Alda Palm Garrido (São Paulo, August 18, 1896 - Rio de Janeiro, December 8, 1970) was a Brazilian vaudeville actress. A comedian, she played the title role in Pedro Bloch's production Dona Xepa and then repeated the performance in the film, adapted in 1959.

==Life and career==
At the age of 19 Alda Garrido formed with her husband, actor Américo Garrido, the duo Dupla de Garridos, doing duets in São Paulo until 1920. They moved to the Rio de Janeiro and organized a theater company for Teatro América, debuting with Luar de Paquetá by Freire Jr. in 1924, remaining successfully in theaters for six months.

In 1923, the duo received an invitation to work with the entrepreneur Pascoal Segreto and his company, performing Ilha dos Amores, Quem Paga É o Coronel, both by Freire Jr., and Francesinha do Bataclan, by Gastão Tojeiro, among others. The season projected Alda Garrido in such a way that she was hired by vaudeville businessman Manoel Pinto, father of Walter Pinto, to work for Companhia Nacional de Revistas, at Teatro Recreio.

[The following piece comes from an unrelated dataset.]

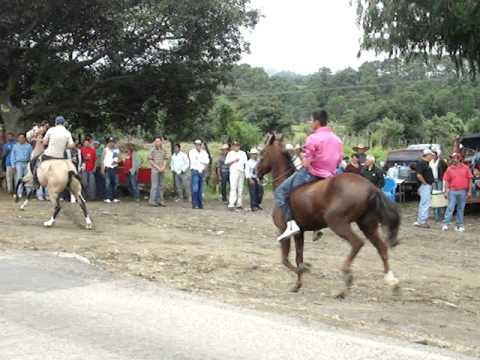 carreras de caballos 1/4 de milla. El Jazmin.
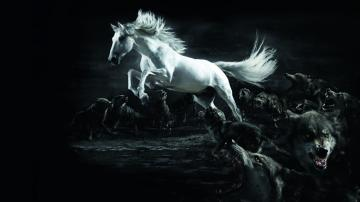 White Horse Wolf Wallpapers HD Wallpaper 3D Abstract Wallpapers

Alda's success in the genre makes her maintain a dual professional practice; on one side the usual comedies from her own production company, in which she works with her husband, on the other, the contracts with entrepreneurs in the vaudeville sector. But slowly, her company surrenders to the success of the musical theater, as in Brasil Pandeiro (1941), with text of her favorite author, Freire Jr. in partnership with Luiz Peixoto.

In 1939, entrepreneur Walter Pinto makes Garrido and Aracy Cortes, in the show Tem Marmelada, by Carlos Bittencourt and Cardoso de Meneses, to share the stage at Teatro Recreio for the last time. Among the most successful revues of her career are Maria Gasogênio, satire about the shortage of gasoline in the years of World War II, and Da Favela ao Catete, (1935) by Freire Jr. and Joubert de Carvalho. The actress creates a unique style of interpretation by transforming the text into improvisations that, according to Pedro Bloch, are in reality meticulously studied beforehand.

==Style==
The 1950s enshrine Alda Garrido as Dona Xepa, a successful play (1953) by Pedro Bloch. The actress becomes the symbol of Brazilianness, as shown in the following excerpt from journalist Jota Efegê: "The market vendor Dona Xepa, right up to Alda Garridos's artistic invoice, gives rise to a spontaneous performance where her intuition prevails in the composition of the figure. Going beyond the script, Alda steps in with her precious collaboration and graft her insightful 'shards'."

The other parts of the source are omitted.